Provided passage:
- - - - -
Create a 4D tensor in NHWC format. Note that even though we work with one image only, the image tensor is still 4D. The extra dimension (here, N) corresponds to the batch and, in the case of a single image, is equal to 1. The prepared 4D tensor needs to be wrapped into a oneDNN memory object.


int N = 1, H = 13, W = 13, C = 3;

//Compute physical strides for each dimension
int stride_N = H * W * C;
int stride_H = W * C;
int stride_W = C;
int stride_C = 1;

// An auxiliary function that maps logical index to the physical offset
auto offset = [=](int n, int h, int w, int c) {
return n * stride_N + h * stride_H + w * stride_W + c * stride_C;
};
// The image size
const int image_size = N * H * W * C;

// Allocate a buffer for the image
std::vector<float> image(image_size);

// Initialize the image with some values
for (int n = 0; n < N; ++n)
for (int h = 0; h < H; ++h)
for (int w = 0; w < W; ++w)
for (int c = 0; c < C; ++c) {
int off = offset(
n, h, w, c); // Get the physical offset of a pixel
image [off] = -std::cos(off / 10.f);
}

Wrap data into a oneDNN memory object.
- - - - -
Provided data:
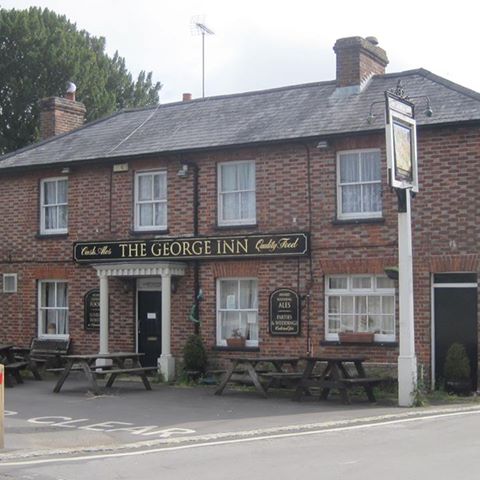 the-george-thumbnail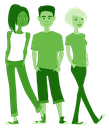 disegno-ragazzi-ragazze-A.png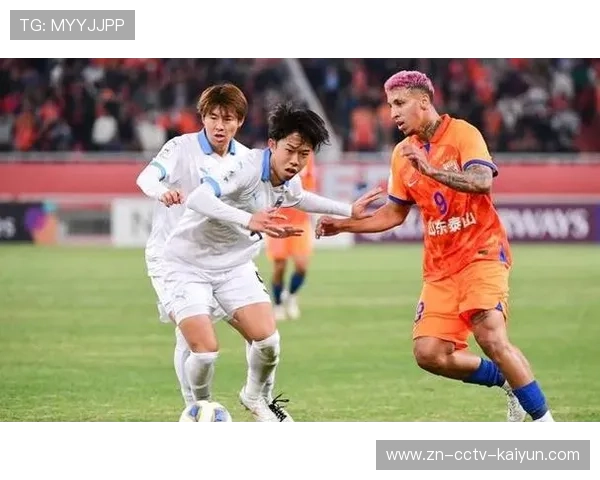 教练战术布局与实时调整决定比赛胜负走势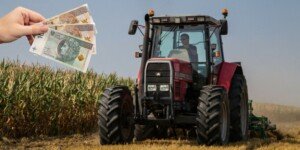 roczna kwota graniczna KRUS 2026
- - - - -
Directions:
Answer these questions about the NHWC tensor excerpt above.
(a) What does the extra dimension N correspond to, and what does it equal for a single image?
(b) What values does the code give to H, W, and C?
(c) What expression sets each element of the image buffer?

Expected answer:
(a) N corresponds to the batch, and for a single image it equals 1.
(b) H = 13, W = 13, C = 3.
(c) -std::cos(off / 10.f)